───── Source material
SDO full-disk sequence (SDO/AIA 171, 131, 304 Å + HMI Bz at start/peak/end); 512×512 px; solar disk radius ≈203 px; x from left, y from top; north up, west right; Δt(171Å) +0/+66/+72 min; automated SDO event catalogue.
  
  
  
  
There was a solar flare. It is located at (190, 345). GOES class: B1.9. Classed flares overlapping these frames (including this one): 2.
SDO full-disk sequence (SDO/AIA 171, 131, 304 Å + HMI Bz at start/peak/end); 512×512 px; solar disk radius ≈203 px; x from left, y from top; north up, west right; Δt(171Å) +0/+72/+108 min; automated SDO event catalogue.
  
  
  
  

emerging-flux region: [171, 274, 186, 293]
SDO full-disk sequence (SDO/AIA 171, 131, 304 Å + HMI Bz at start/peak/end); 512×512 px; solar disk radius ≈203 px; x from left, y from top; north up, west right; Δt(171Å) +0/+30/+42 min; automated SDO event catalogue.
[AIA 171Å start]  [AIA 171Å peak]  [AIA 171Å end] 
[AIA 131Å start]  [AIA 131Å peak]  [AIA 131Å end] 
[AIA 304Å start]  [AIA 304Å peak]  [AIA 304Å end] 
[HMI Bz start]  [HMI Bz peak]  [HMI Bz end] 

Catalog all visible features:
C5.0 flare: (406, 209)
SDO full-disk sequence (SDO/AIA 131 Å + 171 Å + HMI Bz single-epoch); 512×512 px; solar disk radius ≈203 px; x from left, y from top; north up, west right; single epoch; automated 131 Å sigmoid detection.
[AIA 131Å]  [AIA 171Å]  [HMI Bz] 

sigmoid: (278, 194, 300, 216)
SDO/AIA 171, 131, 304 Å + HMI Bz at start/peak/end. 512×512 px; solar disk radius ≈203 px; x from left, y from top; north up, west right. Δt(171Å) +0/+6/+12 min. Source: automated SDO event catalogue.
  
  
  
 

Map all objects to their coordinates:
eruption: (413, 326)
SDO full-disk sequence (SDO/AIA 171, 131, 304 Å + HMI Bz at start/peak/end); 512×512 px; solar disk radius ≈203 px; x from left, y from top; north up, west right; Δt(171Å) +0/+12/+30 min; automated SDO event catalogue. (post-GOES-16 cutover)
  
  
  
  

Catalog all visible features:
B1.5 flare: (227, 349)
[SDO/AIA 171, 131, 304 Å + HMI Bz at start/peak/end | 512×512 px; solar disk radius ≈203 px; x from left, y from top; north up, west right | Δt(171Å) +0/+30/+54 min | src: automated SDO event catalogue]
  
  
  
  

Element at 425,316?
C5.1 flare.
──────────
Task instructions. All lines from the one with "[SDO/AIA 171, 131, 304" through the end of the material above are to be printed exactly, and only those.

Answer to the exercise.
[SDO/AIA 171, 131, 304 Å + HMI Bz at start/peak/end | 512×512 px; solar disk radius ≈203 px; x from left, y from top; north up, west right | Δt(171Å) +0/+30/+54 min | src: automated SDO event catalogue]
  
  
  
  

Element at 425,316?
C5.1 flare.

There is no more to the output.